──────── EXTRAIT DU TEXTE
6o Il sera dressé, par les soins des divers comités de l'Assemblée auxquels il a déjà été remis des pièces sorties des archives, des inventaires généraux et sommaires desdites pièces, et ils en feront passer des copies aux archives; à l'égard des pièces qui leur seront envoyées à l'avenir, elles seront exactement inventoriées, et un double de l'inventaire qui sera fait sera déposé, tous les trois mois, aux archives, avec les pièces qui concernent les affaires terminées;

7° Aucune expédition autre que celles qui sont délivrées sous la signature des secrétaires de l'Assemblée, ne sera délivrée qu'avec la signature de l'archiviste ou des commissaires aux archives dans le cas prévu par l'article 5 des décrets des 4 et 7 septembre 1790, et sous le sceau des archives. La recherche, communication, collation des pièces, signature et apposition du sceau, continueront d'être absolument gratuites.

Tel est, Messieurs, le projet que je vous prie de vouloir bien prendre en considération le plus tôt qu'il vous sera possible, afin que l'on travaille à l'inventaire et que les travaux des comités n'éprouvent aucun obstacle.

M le Président. L'Assemblée nationale est convaincue de votre zèle et de vos lumières, elle prendra en considération les vues que vous lui soumettez. L'Assemblée vous rend à vos fonctions.

(L'Assemblée renvoie le mémoire présenté par M. Camus à l'examen de ses commissaires aux archives.)

M. le Président. Messieurs, je reçois une

lettre du curé constitutionnel de Dolus, lle d'Oléron, qui demande à l'Assemblée la permission de se marier. (Rires et applaudissements.) Plusieurs membres : L'ordre du jour! (L'Assemblée passe à l'ordre du jour.)

M. le Président. M. de Roustan, dont vous avez décrété l'admission à la barre à la séance du 8 au matin, demande à paraître devant vous. Quelques membres ont réclamé contre ce décret, parce que, d'après les pièces remises par M. le ministre des affaires étrangères, ce colon paraît être inculpé. J'observe à l'Assemblée qu'il conviendrait peut-être de lui épargner les désagréments d'une discussion peu favorable.

M. Bréard. Plusieurs pétitionnaires sont déjà venus en imposer à l'Assemblée mais comme ils ont été admis, je demande la même faveur pour M. de Roustan.

(L'Assemblée, consultée, décide que M. de Roustan sera admis.)

M. de Roustan est introduit à la barre; il s'exprime ainsi :

Messieurs, l'Assemblée nationale a entendu, dans la séance du 7 de ce mois, la lecture qui lui a été faite par un de ses membres, M. Daverhoult, d'un paragraphe du journal connu sous le nom de Correspondance patriotique, dont les auteurs sont plusieurs membres de l'Assemblée constituante, et dont la rédaction est confiée à M. Dupont de Nemours (1). Le fait contenu dans ce paragraphe a paru si important à M. Daverhoult qu'il a prié l'Assemblée nationale de demander au ministre de la marine des éclaircissements qui devenaient essentiels; j'étais présent à cette lecture, et comme il s'agissait de la mission que j'ai remplie aux Etats-Unis, en qualité de coinmissaire de l'assemblée générale, j'ai eu l'honneur d'écrire à M. le Président de l'Assemblée nationale, pour lui demander la permission d'être introduit sur-le-champ à la barre, pour donner à l'Assemblée tous les renseignements qu'elle exigerait.
────────────────
──────── ENTRÉES
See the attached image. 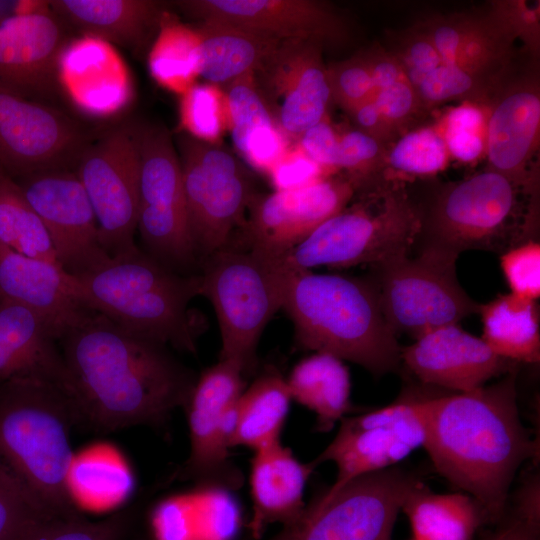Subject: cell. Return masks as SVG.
Listing matches in <instances>:
<instances>
[{
	"label": "cell",
	"mask_w": 540,
	"mask_h": 540,
	"mask_svg": "<svg viewBox=\"0 0 540 540\" xmlns=\"http://www.w3.org/2000/svg\"><path fill=\"white\" fill-rule=\"evenodd\" d=\"M477 77L458 66L441 64L425 74L414 90L419 100L441 103L472 94L477 87Z\"/></svg>",
	"instance_id": "obj_44"
},
{
	"label": "cell",
	"mask_w": 540,
	"mask_h": 540,
	"mask_svg": "<svg viewBox=\"0 0 540 540\" xmlns=\"http://www.w3.org/2000/svg\"><path fill=\"white\" fill-rule=\"evenodd\" d=\"M189 15L231 25L279 41L334 38L341 28L326 5L311 0H186Z\"/></svg>",
	"instance_id": "obj_22"
},
{
	"label": "cell",
	"mask_w": 540,
	"mask_h": 540,
	"mask_svg": "<svg viewBox=\"0 0 540 540\" xmlns=\"http://www.w3.org/2000/svg\"><path fill=\"white\" fill-rule=\"evenodd\" d=\"M358 200L323 222L281 260L290 271L318 266L379 267L411 254L423 217L398 185L374 183Z\"/></svg>",
	"instance_id": "obj_6"
},
{
	"label": "cell",
	"mask_w": 540,
	"mask_h": 540,
	"mask_svg": "<svg viewBox=\"0 0 540 540\" xmlns=\"http://www.w3.org/2000/svg\"><path fill=\"white\" fill-rule=\"evenodd\" d=\"M331 99L351 112L373 99L375 88L365 59L348 60L327 68Z\"/></svg>",
	"instance_id": "obj_43"
},
{
	"label": "cell",
	"mask_w": 540,
	"mask_h": 540,
	"mask_svg": "<svg viewBox=\"0 0 540 540\" xmlns=\"http://www.w3.org/2000/svg\"><path fill=\"white\" fill-rule=\"evenodd\" d=\"M359 130L375 137L382 133L383 124L386 122L383 120L378 108L376 107L373 99L362 103L357 106L351 112Z\"/></svg>",
	"instance_id": "obj_53"
},
{
	"label": "cell",
	"mask_w": 540,
	"mask_h": 540,
	"mask_svg": "<svg viewBox=\"0 0 540 540\" xmlns=\"http://www.w3.org/2000/svg\"><path fill=\"white\" fill-rule=\"evenodd\" d=\"M299 149L326 170L336 169L339 135L323 119L299 136Z\"/></svg>",
	"instance_id": "obj_47"
},
{
	"label": "cell",
	"mask_w": 540,
	"mask_h": 540,
	"mask_svg": "<svg viewBox=\"0 0 540 540\" xmlns=\"http://www.w3.org/2000/svg\"><path fill=\"white\" fill-rule=\"evenodd\" d=\"M326 171L298 147L287 151L268 174L276 190H290L327 178Z\"/></svg>",
	"instance_id": "obj_45"
},
{
	"label": "cell",
	"mask_w": 540,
────────────────
CONSIGNE: Prolongez le compte rendu de la séance de l'Assemblée nationale en reprenant juste après la dernière phrase. Les entrées forment un contenu à part, distinct du compte rendu de séance.

RÉPONSE:
La discussion sur les colonies qui a terminé la séance n'a pas permis à M. le Président d'occuper l'Assemblée nationale de cet objet sur lequel elle avait déjà prononcé que le ministre s'expliquerait. Ce fait est important, et il doit jeter un grand jour sur la conduite de l'assemblée générale.

Il parait, d'après le compte-rendu par M. Dupont fils, secrétaire de M. de Ternan, à M. Dupont père, que l'assemblée coloniale m'a envoyé auprès du congrés des Etats-Unis, comme ambassadeur, pour traiter individuellement avec cette puissance, et que, de cette démarche adroitement présentée par M. Dupont père, bien connu pour un ami des noirs et par conséquent ennemí des blancs (Murmures), il en résulterait.. M. Brissot de Warville. M. Dupont n'est pas ami des noirs.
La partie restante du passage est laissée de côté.